[BEGIN Supplied material]

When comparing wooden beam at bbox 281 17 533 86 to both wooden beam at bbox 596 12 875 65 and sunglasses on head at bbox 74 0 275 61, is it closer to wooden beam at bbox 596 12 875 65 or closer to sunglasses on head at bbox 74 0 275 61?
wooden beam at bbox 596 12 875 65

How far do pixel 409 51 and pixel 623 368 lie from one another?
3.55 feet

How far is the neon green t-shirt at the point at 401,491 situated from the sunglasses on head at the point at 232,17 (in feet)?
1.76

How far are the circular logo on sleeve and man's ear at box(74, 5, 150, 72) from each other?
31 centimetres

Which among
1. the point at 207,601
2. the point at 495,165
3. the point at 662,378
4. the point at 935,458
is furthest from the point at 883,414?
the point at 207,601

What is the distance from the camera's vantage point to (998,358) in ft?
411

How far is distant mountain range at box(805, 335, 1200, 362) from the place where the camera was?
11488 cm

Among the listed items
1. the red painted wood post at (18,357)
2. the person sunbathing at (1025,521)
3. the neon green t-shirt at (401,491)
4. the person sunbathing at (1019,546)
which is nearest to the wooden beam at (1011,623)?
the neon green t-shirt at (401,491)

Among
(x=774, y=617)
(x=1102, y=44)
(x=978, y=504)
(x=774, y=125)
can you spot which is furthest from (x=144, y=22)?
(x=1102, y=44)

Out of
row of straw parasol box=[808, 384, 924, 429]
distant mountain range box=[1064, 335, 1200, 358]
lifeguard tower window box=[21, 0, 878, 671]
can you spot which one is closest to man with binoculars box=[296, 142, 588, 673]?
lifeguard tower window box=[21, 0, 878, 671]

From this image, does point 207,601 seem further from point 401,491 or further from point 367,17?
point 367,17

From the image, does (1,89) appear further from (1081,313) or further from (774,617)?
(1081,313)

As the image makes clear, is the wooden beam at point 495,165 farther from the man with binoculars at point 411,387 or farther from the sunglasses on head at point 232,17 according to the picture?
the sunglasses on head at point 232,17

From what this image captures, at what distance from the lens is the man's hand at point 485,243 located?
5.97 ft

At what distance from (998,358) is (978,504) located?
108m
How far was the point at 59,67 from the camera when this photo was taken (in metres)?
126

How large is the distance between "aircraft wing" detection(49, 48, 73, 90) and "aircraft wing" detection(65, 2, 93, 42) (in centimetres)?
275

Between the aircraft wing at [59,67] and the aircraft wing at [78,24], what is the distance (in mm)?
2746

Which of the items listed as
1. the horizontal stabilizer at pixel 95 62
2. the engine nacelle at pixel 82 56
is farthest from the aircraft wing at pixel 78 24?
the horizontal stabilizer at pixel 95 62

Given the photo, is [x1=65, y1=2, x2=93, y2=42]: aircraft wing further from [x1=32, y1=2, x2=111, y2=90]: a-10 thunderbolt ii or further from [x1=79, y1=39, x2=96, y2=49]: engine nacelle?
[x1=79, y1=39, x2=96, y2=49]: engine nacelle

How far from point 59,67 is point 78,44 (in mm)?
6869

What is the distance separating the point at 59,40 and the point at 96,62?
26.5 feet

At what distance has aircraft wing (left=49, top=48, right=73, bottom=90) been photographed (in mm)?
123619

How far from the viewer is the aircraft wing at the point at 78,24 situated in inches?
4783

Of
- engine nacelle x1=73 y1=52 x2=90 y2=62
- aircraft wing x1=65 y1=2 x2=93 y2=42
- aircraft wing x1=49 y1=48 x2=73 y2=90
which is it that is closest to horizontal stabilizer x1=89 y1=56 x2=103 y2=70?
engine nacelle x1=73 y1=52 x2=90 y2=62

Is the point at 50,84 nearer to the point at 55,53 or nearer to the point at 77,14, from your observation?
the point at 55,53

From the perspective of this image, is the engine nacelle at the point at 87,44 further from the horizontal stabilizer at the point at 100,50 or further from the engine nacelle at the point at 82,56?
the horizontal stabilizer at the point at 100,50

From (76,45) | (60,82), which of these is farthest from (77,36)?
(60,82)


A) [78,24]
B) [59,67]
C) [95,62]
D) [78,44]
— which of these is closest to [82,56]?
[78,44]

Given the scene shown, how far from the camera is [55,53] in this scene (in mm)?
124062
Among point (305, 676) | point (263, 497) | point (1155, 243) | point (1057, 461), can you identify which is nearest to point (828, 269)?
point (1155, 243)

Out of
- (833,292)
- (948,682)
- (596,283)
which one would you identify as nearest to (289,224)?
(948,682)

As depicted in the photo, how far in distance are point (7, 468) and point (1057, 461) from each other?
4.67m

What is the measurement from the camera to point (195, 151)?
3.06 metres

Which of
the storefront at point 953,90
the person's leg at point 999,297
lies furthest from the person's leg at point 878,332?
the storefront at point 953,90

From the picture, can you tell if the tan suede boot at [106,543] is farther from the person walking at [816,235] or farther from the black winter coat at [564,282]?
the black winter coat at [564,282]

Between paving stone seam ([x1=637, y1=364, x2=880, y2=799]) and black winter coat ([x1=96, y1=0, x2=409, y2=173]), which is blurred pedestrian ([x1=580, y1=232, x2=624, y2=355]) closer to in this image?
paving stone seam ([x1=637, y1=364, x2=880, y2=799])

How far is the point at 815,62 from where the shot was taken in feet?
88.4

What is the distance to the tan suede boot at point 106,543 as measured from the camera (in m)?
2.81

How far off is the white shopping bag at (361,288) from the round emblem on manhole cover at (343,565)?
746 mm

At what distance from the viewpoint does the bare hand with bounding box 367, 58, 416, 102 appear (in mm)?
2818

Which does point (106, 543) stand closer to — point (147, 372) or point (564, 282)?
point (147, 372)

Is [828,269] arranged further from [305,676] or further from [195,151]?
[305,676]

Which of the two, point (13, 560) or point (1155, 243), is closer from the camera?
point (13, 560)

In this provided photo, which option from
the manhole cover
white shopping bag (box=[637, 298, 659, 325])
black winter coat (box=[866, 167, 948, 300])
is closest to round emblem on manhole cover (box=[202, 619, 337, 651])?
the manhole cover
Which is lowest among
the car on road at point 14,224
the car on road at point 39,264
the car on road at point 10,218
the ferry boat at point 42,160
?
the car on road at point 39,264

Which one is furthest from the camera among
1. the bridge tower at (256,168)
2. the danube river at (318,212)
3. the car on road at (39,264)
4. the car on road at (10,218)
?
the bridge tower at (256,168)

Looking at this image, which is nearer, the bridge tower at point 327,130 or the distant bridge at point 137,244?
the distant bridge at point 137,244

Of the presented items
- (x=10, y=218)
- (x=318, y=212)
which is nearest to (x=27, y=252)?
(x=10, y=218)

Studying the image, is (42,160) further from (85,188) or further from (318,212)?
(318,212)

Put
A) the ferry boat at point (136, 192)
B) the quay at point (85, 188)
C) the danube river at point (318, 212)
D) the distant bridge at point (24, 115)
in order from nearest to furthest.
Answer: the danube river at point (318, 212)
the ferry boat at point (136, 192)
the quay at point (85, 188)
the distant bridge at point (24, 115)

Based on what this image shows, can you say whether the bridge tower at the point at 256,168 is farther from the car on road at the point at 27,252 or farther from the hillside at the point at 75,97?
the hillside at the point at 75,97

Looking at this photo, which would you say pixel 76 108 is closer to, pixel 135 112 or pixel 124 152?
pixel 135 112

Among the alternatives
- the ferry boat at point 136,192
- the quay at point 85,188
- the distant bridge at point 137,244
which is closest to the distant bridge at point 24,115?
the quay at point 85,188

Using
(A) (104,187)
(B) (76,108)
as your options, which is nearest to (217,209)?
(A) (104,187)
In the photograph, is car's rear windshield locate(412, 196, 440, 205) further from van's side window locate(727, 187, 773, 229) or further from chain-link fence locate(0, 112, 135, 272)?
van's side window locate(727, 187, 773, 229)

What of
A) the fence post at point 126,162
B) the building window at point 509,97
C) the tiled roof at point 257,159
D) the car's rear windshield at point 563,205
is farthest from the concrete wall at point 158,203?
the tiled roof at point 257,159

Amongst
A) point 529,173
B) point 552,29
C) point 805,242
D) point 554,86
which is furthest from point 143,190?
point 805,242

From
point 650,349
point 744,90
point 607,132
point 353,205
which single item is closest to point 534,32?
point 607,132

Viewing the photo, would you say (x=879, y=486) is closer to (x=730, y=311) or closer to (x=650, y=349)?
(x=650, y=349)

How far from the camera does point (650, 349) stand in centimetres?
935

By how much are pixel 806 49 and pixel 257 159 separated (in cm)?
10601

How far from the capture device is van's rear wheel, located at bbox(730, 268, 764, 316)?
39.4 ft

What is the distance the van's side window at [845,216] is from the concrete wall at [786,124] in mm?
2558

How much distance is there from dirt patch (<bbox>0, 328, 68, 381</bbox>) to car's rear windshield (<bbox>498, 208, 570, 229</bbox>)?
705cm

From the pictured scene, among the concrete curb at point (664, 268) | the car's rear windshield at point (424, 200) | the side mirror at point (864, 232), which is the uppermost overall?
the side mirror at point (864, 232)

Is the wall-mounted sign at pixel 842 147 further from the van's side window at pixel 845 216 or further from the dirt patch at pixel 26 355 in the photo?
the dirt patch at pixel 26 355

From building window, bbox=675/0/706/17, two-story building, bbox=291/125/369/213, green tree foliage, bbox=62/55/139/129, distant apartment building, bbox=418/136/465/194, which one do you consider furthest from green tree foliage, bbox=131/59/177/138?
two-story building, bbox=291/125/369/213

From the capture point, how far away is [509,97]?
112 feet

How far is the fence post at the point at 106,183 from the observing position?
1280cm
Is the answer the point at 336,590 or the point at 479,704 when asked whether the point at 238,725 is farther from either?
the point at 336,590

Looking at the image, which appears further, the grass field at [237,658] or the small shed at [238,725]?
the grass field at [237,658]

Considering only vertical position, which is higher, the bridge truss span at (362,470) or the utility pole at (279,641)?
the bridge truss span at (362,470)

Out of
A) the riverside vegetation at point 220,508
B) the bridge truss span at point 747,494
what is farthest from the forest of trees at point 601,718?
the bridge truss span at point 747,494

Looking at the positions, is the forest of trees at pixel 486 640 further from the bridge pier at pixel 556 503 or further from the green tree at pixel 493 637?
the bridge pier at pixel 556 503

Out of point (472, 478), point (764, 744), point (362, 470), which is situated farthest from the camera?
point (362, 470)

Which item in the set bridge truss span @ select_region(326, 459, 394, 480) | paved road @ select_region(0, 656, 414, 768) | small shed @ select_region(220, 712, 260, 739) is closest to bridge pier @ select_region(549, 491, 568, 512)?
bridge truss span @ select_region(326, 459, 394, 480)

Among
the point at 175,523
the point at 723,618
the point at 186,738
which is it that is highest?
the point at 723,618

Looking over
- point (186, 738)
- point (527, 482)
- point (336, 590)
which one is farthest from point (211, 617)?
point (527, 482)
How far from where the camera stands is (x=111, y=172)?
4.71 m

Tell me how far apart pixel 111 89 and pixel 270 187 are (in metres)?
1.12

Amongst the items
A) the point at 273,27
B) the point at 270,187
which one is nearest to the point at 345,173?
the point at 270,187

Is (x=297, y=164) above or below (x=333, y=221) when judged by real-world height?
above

[END Supplied material]

Reproduce word for word the part of the records that starts with the line containing "Tell me how" and continues through the end of the records, including both of those ends.

» **Answer to this task**
Tell me how far apart pixel 111 89 and pixel 270 187 are (in metres)?
1.12

Amongst the items
A) the point at 273,27
B) the point at 270,187
which one is nearest to the point at 345,173?
the point at 270,187

Is (x=297, y=164) above or below (x=333, y=221) when judged by real-world height?
above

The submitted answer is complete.